2021 single by Lola Brooke featuring Billy B

"Don't Play with It" is a single by American rapper Lola Brooke featuring Billy B. It was released in May 2021 and produced by Dizzy Banko. The song was a sleeper hit, gaining traction through the video-sharing app TikTok in 2022 and becoming the breakout hit of both artists.

==Background==
In an interview with Brooklyn Magazine, when asked how the song came about, Lola Brooke stated, "I was tired of people playing with me, for real. That's really what it was." Brooke was at home when Dizzy Banko was playing her some beats over the phone, and after hearing one of the beats, immediately told him to send it to her. She said, "I was listening to that and I was like 'Don't play with it, don't play with it, don't play with it!'" The song was originally a freestyle; according to Brooke, "I was walking back and forth in the house, and I was like, 'Don't play with it, don't play with it' and I just kept going." After recording the song in the studio, she left an open verse, eventually choosing rapper Billy B for a guest appearance because they were both from Brooklyn.

==Release and promotion==
The song was released on May 14, 2021, along with a music video. Lola Brooke garnered further recognition for the song with a performance on "From the Block" in November 2021. It caught widespread attention via TikTok in 2022; by October of that year, the video surpassed over 500,000 views. The song considerably increased in streams on Spotify, amassing two million streams in November 2022. As a result of its success, Brooke received cosigns from various celebrities, including rappers Missy Elliott, Cardi B, Meek Mill, JT of City Girls, Saucy Santana and Pusha T, Ella Mai, Kim Kardashian and Shaquille O'Neal, and eventually signed to Arista Records.

==Remix==
An official remix of the song featuring American rappers Latto and Yung Miami of City Girls was released on March 24, 2023 with an accompanying music video, which was filmed on March 20 in New York City. In an email to Complex, Brooke stated, "I wanted to bring more cities to my world. You have Latto from Atlanta and Yung Miami from Miami and they both go hard for their cities like I do for Brooklyn. The energy was to the ceiling while shooting the music video. We shot it in one day this past Monday, actually. I'll tell y'all this, the NYPD tried to shut my video down twice but we still were able to all do the things we like to doooo.
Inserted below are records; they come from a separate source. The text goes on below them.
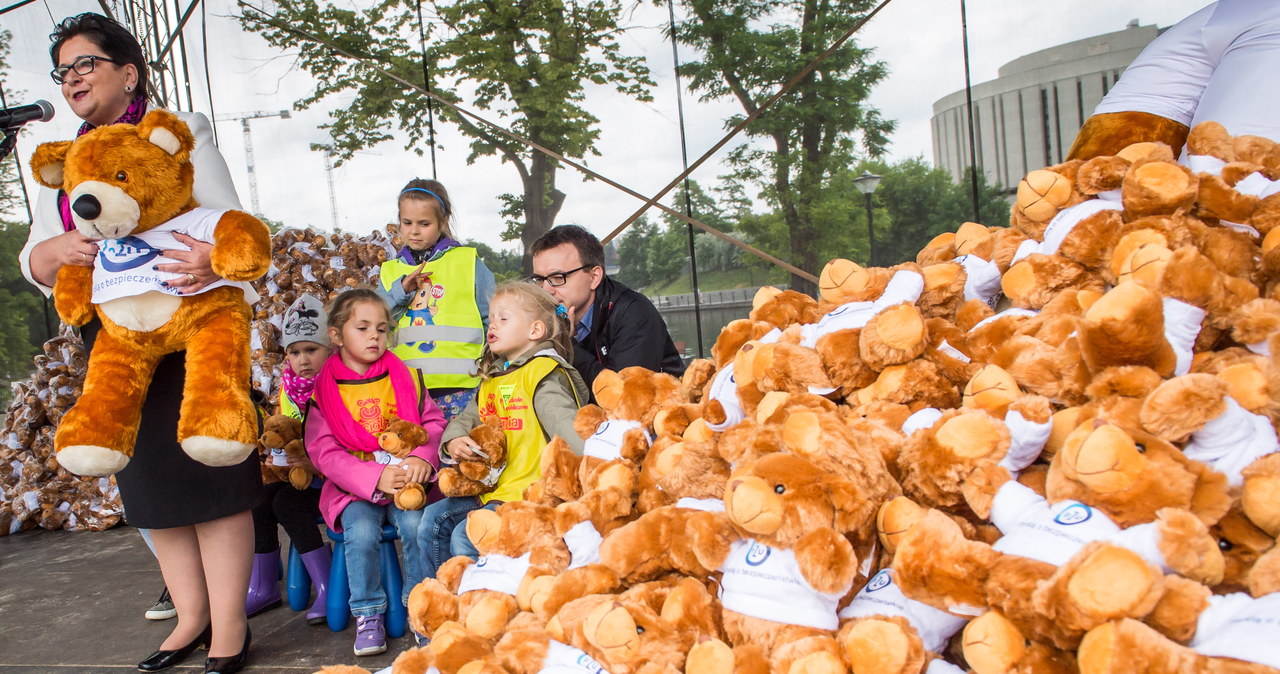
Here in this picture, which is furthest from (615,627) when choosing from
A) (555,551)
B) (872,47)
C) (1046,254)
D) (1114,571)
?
(872,47)

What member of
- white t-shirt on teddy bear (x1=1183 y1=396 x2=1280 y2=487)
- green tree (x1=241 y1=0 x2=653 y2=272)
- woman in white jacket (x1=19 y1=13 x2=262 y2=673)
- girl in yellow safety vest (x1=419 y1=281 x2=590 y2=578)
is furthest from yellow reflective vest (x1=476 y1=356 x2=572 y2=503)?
green tree (x1=241 y1=0 x2=653 y2=272)

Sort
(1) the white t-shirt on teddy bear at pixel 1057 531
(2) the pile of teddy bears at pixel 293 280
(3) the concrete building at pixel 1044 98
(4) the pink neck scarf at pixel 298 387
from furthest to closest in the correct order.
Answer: (2) the pile of teddy bears at pixel 293 280 < (3) the concrete building at pixel 1044 98 < (4) the pink neck scarf at pixel 298 387 < (1) the white t-shirt on teddy bear at pixel 1057 531

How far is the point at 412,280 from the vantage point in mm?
2717

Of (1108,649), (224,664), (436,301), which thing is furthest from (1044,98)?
(224,664)

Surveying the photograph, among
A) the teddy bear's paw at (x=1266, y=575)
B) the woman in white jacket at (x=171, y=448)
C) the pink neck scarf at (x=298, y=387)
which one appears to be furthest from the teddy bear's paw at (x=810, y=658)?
the pink neck scarf at (x=298, y=387)

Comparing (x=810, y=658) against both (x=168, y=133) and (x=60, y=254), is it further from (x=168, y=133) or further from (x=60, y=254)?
(x=60, y=254)

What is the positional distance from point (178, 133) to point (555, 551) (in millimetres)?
1290

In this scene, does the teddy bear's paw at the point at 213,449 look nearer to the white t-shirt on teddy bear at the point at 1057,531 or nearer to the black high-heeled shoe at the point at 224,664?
the black high-heeled shoe at the point at 224,664

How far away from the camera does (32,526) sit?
14.1 ft

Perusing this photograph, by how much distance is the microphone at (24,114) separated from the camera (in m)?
2.07

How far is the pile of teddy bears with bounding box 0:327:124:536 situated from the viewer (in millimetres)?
4184

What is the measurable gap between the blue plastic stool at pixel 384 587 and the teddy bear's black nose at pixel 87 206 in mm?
1041

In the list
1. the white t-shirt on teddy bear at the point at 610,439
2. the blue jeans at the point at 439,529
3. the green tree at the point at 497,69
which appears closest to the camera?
the white t-shirt on teddy bear at the point at 610,439

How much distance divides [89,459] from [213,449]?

Don't play with us!" The video sees the rappers in the streets and under a freeway overpass, with a large entourage and across the city from Harlem to Brooklyn.

==Charts==

===Weekly charts===

Weekly chart performance for "Don't Play with It"
| Chart (2023) | Peak position |
|---|---|
| US Billboard Hot 100 | 69 |
| US Hot R&B/Hip-Hop Songs (Billboard) | 21 |
| US Mainstream R&B/Hip-Hop Airplay (Billboard) | 2 |
| US R&B/Hip-Hop Airplay (Billboard) | 7 |
| US Rhythmic (Billboard) | 16 |

===Year-end charts===

Year-end chart performance for "Don't Play with It"
| Chart (2023) | Position |
|---|---|
| US Hot R&B/Hip-Hop Songs (Billboard) | 67 |

==Certifications==

Certifications for "Don't Play with It"
| Region | Certification | Certified units/sales |
| United States (RIAA) | Platinum | 1,000,000^{‡} |
^{‡} Sales+streaming figures based on certification alone.